(What you need to do) Restate word for word the lines in the listing below, starting at the line containing "Consider this experimental" and ending at the line containing "Researchers developed a", both included; leave out the rest.

== Data excerpts ==

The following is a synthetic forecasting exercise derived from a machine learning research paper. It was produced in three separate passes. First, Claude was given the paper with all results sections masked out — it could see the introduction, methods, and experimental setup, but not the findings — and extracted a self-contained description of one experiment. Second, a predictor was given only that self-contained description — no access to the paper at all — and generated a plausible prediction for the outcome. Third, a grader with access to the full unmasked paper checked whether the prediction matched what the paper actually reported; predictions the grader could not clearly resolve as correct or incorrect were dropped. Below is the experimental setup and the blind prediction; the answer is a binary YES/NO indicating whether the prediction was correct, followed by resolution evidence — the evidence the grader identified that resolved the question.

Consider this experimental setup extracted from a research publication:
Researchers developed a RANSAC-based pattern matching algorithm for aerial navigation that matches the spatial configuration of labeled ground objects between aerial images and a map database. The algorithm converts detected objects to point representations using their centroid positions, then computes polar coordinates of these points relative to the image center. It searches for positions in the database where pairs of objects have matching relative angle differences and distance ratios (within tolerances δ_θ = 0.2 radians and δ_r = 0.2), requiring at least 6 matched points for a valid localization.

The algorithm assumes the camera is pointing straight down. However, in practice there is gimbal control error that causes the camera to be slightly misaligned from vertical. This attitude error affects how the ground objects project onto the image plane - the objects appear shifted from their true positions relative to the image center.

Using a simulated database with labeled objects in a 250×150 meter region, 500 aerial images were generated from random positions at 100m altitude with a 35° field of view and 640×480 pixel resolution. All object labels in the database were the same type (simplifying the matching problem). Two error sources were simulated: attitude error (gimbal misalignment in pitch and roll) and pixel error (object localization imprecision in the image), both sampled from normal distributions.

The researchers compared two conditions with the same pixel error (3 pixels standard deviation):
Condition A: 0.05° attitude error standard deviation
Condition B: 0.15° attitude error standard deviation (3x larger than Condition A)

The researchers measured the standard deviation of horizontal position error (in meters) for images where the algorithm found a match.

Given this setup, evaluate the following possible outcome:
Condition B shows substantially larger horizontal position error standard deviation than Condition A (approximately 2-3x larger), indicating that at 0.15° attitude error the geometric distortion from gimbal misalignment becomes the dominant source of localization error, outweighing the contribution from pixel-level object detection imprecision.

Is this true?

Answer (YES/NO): NO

===

(Response)
Consider this experimental setup extracted from a research publication:
Researchers developed a RANSAC-based pattern matching algorithm for aerial navigation that matches the spatial configuration of labeled ground objects between aerial images and a map database. The algorithm converts detected objects to point representations using their centroid positions, then computes polar coordinates of these points relative to the image center. It searches for positions in the database where pairs of objects have matching relative angle differences and distance ratios (within tolerances δ_θ = 0.2 radians and δ_r = 0.2), requiring at least 6 matched points for a valid localization.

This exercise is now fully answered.